96 von 100 Befragten haben angegeben, nie Veranstaltungen für ältere Menschen zu besuchen. Unter den Gründen, die hierfür angeführt werden (Abbildung 19), herrschen Unkenntnis über das Programmangebot, Aversion gegenüber organisierten Veranstaltung, sprachliche Probleme und Fremdheitsgefühl vor. Dass Geselligkeit und Unterhaltung als hinreichend empfunden werden und auf den eigenen Bekannten- und Freundeskreis verwiesen wird, kommt seltener vor. Andere Gründe - etwa dass die Veranstaltungsort zu schwer zu erreichen sind, die Veranstaltungen zu unregelmäßig stattfinden oder bei diesen Gelegenheiten nur alte Leute unter sich sind, spielen kaum eine Rolle. Mehr Landsleute bei den betreffenden Veranstaltungen wünscht sich genau die Hälfte der befragten Personen, als Veranstaltungszeit wird der Abend von 46 Personen bevorzugt.

Abbildung 19: Gründe für Nichtteilnahme an Veranstaltungen für ältere Leute

Abbildung 20: Situationen, in denen Deutschkenntnisse nicht ausreichen

Es gibt eine Reihe von Situationen, in denen die deutschen Sprachkenntnisse unzureichend sind (Abbildung 20), wobei die Erledigung von Behördenangelegenheiten herausragt. Sprachschwierigkeiten dürften auch ein Grund sein, dass 93 Personen angegeben haben, Freunde und Bekannte überwiegend türkischer Herkunft zu haben; andererseits ist von 51 Befragten angegeben worden, auch Freunde und Bekannte anderer nationaler Herkunft zu haben, vor allem unter Nachbarn und Arbeitskollegen. Auch wird von 35 Personen türkisches Personal in Pflegeeinrichtungen gewünscht, wobei z. T. noch nach Geschlecht differenziert wird: so haben beispielsweise vierzehn Frauen angegeben, möglichst nur von Frauen gepflegt werden zu wollen. Teilweise bestehende Verständigungsschwierigkeiten haben aber offenbar kaum Einfluss auf das Interesse an Deutschland: insgesamt 66 Personen würden gern weitere Teile Deutschlands kennenlernen, und neben den beiden Männern und Frauen, die bereits eingebürgert sind, streben sechs weiter die Einbürgerung an, sieben sind sich diesbezüglich noch unklar.

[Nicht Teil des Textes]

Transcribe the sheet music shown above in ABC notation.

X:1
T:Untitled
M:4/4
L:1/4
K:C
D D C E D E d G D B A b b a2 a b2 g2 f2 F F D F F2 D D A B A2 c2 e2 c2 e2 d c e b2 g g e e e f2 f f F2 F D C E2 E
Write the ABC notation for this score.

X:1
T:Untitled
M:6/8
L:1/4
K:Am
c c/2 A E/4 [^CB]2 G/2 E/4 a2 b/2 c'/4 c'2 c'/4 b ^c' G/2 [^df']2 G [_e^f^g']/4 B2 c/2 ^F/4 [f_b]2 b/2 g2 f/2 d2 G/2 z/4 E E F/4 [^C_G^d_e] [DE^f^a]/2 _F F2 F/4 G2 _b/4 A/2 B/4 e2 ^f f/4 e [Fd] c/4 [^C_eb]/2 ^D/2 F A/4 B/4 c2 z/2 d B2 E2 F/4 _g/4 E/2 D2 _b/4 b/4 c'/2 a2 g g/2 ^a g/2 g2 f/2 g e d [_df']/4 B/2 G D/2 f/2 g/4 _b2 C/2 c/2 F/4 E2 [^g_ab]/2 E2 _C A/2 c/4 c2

Die wichtigsten Ergebnisse

Ausblick

Erste Maßnahmen, die ausgehend von dieser Analyse für 2002 geplant wurden und vom Multikulturellen Forum durchgeführt werden, sind Informationsveranstaltungen für Migrantinnen und Migranten türkischer Herkunft sowie eine Seminarreihe für Mitarbeiterinnen und Mitarbeiter von Behörden, Dienstleistungsbetrieben, Institutionen, Organisationen etc., deren Kunden bzw. Nutzer ältere Menschen sind.

In Hinsicht auf die Veranstaltungen für die Migranten selbst ist vorgesehen, die Thematik des Älterwerdens in Deutschland zu erörtern, die lokale Versorgungsinfrastruktur bei Hilfe- bzw. Pflegebedürftigkeit vorzustellen sowie die Bestimmungen der Pflegeversicherung zu behandeln. Wichtiger als diese inhaltliche Seite erscheint jedoch angesichts der Erfahrungen in anderen Projekten, die sich auf das Altern von Migranten beziehen, dass die betreffenden Menschen an der Projektgestaltung aktiv beteiligt werden, damit auf ihre spezifischen Bedarfslagen auch spezifisch reagiert werden kann. Veranstaltungsziel ist darum nicht zuletzt, Teilnehmerinnen und Teilnehmer für eine möglichst kontinuierliche Mitarbeit im Projekt zu gewinnen. Diese soll auch bei einem vorangehenden Termin erreicht werden, zu dem die Frauen und Männer eingeladen werden, die interviewt worden sind, um sie mit den Ergebnissen der Befragung bekannt zu machen und sie zum geplanten weiteren Vorgehen zu befragen.

Die Seminare für Fachleute werden sich mit der Lebenssituation und der Zukunft älterer Menschen türkischer Herkunft in Deutschland, kulturspezifischen Bildern des Alterns und die damit verbundenen Einstellungen zum Körper, zu Krankheit und Pflege sowie den Barrieren befassen, die den Zugang von Migrantinnen und Migranten zur Regelversorgung erschweren. Zielsetzung ist die Sensibilisierung für die spezifischen Lebens- und Bedarfslagen dieser Menschen vor dem Hintergrund ihrer kulturellen Herkunft.